### Görev tanımı
Lütfen kızların mesleki teknik eğitimi üzerine olan metinde "Keywords: Girls education, technical" ile başlayıp "Siyasal Bilgiler Fakültesi." ile biten bölümü hiçbir değişiklik yapmadan tekrarlayın.

### Okunacak metin
◇ ◇ ◇

Keywords: Girls education, technical education, vocational education, industry, parental support Giriş

“Ben küçükken şöyle düşünüyordum. Kadın erkek eşitliği yok, bu erkek işi, bu bayan işi diye düşünüyordum. Ama büyüyünce hiç de öyle olmuyor, insan yapabileceklerini görüyor. Bence herkes eşit, kadın herşeyi yapabilir” (Elektrik, 9. Sınıf öğrencisi) Hızlı büyüyen tüm küçük kızlara saygıyla... Bu yazıda 2017’de tamamlamış olduğumuz bir saha araştırmasını merkeze alarak günümüzde Türkiye’de kız öğrencilerin mesleki teknik eğitim sorununu toplumsal cinsiyet eşitliği perspektifinden değerlendirmek istiyoruz. Söz konusu araştırmayı Türk Traktör şirketinin Filizlerin Mucizeleri adlı sosyal sorumluluk projesi1 kapsamında,

*Emekli Prof., Ankara Üniversitesi Siyasal Bilgiler Fakültesi.

* Emekli Prof., Ankara Üniversitesi Eğitim Fakültesi.

(3)

Ankara Üniversitesi KASAUM adına Kasım 2016-Haziran 2017 tarihleri arasında gerçekleştirdik. “Meslek Lisesi Öğrencilerinin Toplumsal Cinsiyete Dayalı Meslek Seçimine İlişkin Bakış ve Tutumları” adlı bu araştırmanın üç amacı vardı. İlki meslek lisesinde okuyan kız öğrencilerin eğitim ve meslek tercihleri üzerinde etkili olan faktörlerin neler olduğunu saptayıp betimlemekti. İkincisi konuyla ilgili politika uygulayıcıları, eğitimciler ve istihdam sağlayıcılar için gerekli veri ihtiyacına katkıda bulunmaktı. Üçüncüsü ise “daha fazla sayıda kız öğrencinin teknik dalları ve otomotivle ilgili alanları seçmelerinde etkili eğitsel strateji ve politika önerilerinin geliştirilmesine katkı sağlayacak şekilde, alandaki mevcut sorunları ve olası müdahale alanlarını belirlemek” olarak ifade edilmişti. Üçüncü amaç daha çok rapora özgü olduğu için makalede, kızların teknik mesleki eğitimine etki eden faktörleri ortaya koymak ve bu konudaki bilgi açığını varolan araştırmalar ve bu araştırmayı bir araya getirerek kısmen de olsa doldurmayı hedefliyoruz.

◇ ◇ ◇

### Veri listesi
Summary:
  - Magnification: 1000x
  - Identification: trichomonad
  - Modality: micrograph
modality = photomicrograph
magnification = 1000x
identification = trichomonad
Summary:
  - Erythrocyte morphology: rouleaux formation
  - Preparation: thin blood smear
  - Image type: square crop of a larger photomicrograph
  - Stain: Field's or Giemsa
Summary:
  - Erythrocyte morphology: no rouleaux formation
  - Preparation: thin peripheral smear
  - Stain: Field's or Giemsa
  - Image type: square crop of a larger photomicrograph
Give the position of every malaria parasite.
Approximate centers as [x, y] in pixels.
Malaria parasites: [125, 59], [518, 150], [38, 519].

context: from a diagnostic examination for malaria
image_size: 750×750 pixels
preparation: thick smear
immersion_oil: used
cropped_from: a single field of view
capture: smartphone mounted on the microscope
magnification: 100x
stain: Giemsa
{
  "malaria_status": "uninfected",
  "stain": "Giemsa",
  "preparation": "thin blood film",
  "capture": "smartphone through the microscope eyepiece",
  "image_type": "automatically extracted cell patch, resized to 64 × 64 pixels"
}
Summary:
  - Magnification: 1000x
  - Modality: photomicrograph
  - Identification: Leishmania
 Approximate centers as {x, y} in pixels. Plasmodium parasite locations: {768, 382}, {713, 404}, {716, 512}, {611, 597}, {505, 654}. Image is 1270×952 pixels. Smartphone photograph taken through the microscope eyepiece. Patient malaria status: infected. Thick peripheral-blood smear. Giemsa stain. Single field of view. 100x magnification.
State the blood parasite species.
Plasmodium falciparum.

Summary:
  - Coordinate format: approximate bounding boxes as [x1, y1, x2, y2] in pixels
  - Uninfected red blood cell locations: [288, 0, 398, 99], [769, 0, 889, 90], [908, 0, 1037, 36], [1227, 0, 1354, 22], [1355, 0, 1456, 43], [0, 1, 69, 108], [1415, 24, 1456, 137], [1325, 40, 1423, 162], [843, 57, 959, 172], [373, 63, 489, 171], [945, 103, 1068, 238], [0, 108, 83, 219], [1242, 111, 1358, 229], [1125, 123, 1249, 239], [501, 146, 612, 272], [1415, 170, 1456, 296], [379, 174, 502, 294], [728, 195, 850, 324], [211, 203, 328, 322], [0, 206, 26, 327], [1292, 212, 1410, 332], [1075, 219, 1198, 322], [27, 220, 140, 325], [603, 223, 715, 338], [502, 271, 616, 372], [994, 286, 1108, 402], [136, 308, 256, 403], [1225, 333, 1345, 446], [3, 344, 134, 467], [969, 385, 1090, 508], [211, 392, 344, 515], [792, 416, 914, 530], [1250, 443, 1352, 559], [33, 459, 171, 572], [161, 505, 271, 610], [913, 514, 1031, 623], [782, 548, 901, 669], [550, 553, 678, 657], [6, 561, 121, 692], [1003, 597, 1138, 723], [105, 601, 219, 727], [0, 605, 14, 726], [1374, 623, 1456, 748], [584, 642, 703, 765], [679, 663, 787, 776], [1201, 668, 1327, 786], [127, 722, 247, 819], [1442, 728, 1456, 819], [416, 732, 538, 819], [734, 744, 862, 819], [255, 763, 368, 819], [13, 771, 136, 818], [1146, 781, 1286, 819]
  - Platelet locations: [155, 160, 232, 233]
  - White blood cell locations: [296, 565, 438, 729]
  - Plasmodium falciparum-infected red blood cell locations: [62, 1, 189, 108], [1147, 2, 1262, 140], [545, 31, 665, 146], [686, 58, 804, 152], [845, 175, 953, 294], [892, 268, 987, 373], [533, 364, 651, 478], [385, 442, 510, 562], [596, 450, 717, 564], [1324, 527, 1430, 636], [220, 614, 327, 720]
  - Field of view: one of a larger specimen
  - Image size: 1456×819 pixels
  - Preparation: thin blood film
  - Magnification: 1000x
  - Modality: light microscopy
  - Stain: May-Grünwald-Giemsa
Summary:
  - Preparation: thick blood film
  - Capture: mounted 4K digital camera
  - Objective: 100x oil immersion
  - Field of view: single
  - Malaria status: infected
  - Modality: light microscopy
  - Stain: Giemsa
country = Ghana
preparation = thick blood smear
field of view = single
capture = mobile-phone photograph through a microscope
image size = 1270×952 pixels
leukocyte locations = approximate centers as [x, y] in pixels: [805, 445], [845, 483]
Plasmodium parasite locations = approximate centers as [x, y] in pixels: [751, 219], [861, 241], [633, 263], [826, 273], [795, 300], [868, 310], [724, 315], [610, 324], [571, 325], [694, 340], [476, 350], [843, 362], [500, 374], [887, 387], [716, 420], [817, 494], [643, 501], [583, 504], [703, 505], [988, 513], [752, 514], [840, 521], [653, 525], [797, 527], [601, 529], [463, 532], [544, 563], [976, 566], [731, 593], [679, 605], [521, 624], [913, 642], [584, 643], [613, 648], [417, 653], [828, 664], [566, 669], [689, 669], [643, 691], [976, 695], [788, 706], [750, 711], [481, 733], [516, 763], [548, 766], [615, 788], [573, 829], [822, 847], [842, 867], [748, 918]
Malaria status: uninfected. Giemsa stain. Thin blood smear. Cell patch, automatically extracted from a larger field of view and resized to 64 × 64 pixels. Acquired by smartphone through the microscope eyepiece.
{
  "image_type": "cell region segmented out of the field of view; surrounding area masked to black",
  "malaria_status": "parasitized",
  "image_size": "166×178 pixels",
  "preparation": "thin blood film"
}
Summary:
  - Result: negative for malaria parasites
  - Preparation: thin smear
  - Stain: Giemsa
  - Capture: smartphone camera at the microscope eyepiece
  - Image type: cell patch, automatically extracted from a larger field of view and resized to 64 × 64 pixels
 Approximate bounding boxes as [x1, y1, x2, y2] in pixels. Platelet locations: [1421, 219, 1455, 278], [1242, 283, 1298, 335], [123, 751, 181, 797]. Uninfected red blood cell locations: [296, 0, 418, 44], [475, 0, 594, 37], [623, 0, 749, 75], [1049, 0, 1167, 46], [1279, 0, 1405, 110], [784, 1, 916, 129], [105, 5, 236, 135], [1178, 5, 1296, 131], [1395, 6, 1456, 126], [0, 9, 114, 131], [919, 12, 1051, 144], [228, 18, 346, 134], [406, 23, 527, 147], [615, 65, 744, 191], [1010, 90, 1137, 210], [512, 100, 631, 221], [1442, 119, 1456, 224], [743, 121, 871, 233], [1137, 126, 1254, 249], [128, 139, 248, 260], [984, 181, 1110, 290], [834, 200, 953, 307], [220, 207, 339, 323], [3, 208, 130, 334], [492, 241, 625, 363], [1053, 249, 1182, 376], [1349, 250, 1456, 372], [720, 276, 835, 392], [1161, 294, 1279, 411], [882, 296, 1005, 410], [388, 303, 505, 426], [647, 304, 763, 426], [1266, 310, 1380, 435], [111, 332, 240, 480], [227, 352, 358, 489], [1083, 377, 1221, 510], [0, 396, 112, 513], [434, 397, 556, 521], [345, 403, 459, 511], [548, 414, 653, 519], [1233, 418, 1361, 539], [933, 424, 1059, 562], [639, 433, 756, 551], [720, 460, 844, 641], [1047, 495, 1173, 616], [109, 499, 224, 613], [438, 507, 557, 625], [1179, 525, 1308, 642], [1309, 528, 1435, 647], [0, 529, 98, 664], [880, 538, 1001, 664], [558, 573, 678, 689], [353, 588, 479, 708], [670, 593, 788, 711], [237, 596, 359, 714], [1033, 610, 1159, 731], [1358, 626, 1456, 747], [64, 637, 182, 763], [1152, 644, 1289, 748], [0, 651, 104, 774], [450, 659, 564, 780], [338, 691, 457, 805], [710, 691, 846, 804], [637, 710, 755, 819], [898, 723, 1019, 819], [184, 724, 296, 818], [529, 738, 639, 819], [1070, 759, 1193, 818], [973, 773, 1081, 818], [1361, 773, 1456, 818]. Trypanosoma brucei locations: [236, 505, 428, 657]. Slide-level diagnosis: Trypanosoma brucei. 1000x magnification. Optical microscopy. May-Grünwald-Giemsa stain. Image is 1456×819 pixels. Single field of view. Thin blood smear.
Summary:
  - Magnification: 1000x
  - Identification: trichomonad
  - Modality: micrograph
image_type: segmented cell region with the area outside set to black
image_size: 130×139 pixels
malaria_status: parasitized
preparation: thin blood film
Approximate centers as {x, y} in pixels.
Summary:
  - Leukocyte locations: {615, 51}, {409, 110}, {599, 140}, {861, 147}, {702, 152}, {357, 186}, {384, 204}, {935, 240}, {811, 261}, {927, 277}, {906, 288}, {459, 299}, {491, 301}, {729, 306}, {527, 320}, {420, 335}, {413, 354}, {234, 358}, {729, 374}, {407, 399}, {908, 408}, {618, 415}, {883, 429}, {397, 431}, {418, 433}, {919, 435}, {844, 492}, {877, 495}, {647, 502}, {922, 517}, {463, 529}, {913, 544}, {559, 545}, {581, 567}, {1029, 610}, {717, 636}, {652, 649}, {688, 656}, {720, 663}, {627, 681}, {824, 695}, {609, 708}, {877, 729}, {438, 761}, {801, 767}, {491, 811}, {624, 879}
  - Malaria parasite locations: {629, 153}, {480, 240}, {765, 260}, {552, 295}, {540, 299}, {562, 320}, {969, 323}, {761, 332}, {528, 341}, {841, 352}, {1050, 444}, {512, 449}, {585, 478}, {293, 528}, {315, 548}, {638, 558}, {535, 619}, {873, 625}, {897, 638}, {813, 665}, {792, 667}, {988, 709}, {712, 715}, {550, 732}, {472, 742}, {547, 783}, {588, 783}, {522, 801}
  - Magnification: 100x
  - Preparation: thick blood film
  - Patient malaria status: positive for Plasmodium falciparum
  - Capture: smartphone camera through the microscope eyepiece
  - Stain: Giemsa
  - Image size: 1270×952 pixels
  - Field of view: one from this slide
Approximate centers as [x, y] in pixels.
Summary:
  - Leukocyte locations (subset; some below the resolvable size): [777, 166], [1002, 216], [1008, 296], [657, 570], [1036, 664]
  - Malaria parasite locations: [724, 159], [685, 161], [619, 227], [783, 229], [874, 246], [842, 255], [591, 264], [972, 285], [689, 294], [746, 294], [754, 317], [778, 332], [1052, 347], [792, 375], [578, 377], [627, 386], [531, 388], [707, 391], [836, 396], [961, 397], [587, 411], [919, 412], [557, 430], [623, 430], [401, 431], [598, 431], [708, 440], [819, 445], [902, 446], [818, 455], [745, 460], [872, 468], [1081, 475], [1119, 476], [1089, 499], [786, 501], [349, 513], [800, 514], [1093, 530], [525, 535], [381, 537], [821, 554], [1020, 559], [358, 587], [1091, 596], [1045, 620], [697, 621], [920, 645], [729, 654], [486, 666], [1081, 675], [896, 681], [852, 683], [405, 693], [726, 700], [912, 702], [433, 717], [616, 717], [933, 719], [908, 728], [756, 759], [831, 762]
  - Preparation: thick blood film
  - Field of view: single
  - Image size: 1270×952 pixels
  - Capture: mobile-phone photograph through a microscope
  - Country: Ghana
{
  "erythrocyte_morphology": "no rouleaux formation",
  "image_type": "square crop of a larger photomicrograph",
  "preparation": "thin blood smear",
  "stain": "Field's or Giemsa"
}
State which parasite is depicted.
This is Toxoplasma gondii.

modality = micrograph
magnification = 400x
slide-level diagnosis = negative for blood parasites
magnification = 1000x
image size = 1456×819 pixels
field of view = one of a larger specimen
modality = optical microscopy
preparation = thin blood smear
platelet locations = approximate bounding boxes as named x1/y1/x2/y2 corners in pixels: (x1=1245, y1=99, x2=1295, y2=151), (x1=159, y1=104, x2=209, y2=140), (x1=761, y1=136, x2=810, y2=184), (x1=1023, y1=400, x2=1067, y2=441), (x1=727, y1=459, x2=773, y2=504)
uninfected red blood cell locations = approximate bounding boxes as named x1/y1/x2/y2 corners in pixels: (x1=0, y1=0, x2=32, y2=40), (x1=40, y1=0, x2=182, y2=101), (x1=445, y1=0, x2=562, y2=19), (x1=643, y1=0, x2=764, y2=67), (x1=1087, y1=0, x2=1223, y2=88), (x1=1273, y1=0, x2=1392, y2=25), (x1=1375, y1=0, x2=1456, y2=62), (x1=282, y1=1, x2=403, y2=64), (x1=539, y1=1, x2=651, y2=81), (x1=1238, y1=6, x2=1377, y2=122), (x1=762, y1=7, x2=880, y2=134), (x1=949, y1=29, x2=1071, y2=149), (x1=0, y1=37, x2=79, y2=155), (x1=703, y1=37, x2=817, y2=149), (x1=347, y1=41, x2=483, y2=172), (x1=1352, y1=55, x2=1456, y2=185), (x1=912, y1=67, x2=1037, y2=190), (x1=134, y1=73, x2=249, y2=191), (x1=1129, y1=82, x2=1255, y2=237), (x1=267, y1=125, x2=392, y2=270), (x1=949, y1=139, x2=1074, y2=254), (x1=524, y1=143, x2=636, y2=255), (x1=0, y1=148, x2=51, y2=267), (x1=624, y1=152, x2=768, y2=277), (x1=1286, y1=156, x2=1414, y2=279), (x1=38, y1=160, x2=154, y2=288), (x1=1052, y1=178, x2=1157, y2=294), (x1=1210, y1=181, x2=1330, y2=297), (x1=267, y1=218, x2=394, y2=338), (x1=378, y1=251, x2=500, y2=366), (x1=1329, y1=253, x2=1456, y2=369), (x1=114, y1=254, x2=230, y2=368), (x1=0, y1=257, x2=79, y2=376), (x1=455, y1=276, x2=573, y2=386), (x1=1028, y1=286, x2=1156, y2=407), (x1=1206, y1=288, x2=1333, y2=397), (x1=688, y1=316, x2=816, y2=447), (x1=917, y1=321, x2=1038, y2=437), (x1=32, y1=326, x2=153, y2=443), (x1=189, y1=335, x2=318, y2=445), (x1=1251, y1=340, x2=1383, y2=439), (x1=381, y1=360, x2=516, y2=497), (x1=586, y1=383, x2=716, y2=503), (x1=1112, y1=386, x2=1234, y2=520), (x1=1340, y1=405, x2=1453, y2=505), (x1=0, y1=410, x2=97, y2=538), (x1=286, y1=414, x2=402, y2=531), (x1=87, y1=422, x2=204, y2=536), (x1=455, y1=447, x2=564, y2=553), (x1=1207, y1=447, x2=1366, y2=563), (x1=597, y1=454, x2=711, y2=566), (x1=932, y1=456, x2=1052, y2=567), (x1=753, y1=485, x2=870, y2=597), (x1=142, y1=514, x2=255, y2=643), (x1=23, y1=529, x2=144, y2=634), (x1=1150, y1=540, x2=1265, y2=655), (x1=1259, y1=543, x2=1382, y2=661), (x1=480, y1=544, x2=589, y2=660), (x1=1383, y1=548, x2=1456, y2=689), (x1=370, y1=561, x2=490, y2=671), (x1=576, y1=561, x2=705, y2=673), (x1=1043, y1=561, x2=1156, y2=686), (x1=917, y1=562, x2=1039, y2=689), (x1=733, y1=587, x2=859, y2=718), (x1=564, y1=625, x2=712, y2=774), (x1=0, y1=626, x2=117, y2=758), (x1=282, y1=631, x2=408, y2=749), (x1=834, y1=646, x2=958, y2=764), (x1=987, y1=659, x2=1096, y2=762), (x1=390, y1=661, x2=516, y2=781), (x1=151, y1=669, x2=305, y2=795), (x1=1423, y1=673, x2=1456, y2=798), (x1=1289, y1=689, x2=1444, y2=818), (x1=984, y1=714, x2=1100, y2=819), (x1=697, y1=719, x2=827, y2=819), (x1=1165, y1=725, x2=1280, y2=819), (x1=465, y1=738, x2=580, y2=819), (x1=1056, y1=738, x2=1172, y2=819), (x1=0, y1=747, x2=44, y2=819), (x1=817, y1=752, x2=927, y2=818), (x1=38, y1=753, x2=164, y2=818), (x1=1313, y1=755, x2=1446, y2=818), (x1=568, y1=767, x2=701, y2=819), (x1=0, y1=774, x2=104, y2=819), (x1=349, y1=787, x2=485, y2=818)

◇ ◇ ◇

### Tam yanıt
Keywords: Girls education, technical education, vocational education, industry, parental support Giriş

“Ben küçükken şöyle düşünüyordum. Kadın erkek eşitliği yok, bu erkek işi, bu bayan işi diye düşünüyordum. Ama büyüyünce hiç de öyle olmuyor, insan yapabileceklerini görüyor. Bence herkes eşit, kadın herşeyi yapabilir” (Elektrik, 9. Sınıf öğrencisi) Hızlı büyüyen tüm küçük kızlara saygıyla... Bu yazıda 2017’de tamamlamış olduğumuz bir saha araştırmasını merkeze alarak günümüzde Türkiye’de kız öğrencilerin mesleki teknik eğitim sorununu toplumsal cinsiyet eşitliği perspektifinden değerlendirmek istiyoruz. Söz konusu araştırmayı Türk Traktör şirketinin Filizlerin Mucizeleri adlı sosyal sorumluluk projesi1 kapsamında,

*Emekli Prof., Ankara Üniversitesi Siyasal Bilgiler Fakültesi.